# Burton AK Cyclic or Stagger?



## oskar (Nov 23, 2010)

I am buying a new jacket next month, and im pretty set on the Burton AK line.
Only trouble is i have to order it online since noone carries burton here ;(
Is there anyone on here with some insight or first hand experiance?
I cant seem to be able to decide between the Cyclic or the Stagger, what is the differnce?

Thanks in advance.

Oskar


----------



## DrnknZag (Feb 7, 2010)

The Stagger as the ALS lining and a standing collar, where the Cyclic does not. I love the ALS lining on my Stagger jacket, it's definitely warmer than the Cyclic without adding much weight or bulk.


----------



## skipmann (Jan 2, 2009)

I just went through the same process, check out this thread: http://www.snowboardingforum.com/outerwear-accessories/35374-burton-ak-stagger-jacket.html.

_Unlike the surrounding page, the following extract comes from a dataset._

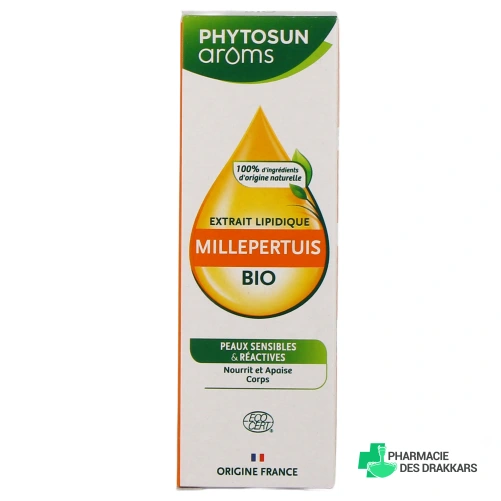 Phytosun Arôms Huile de Millepertuis Bio - Vue 360°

I received it in the mail and am impressed with it. It is high quality and quite stylish. Just waiting on the pants and I'll be good-to-go.

Edit: Go with the Stagger for the reasons outlined above by DrnknZag.


----------



## oskar (Nov 23, 2010)

Thank you guys, how nice it is to be able to get advice 
from pepole with first hand knowledge :thumbsup:
Love this forum!

Stagger it is 

Best regards,
Oskar


----------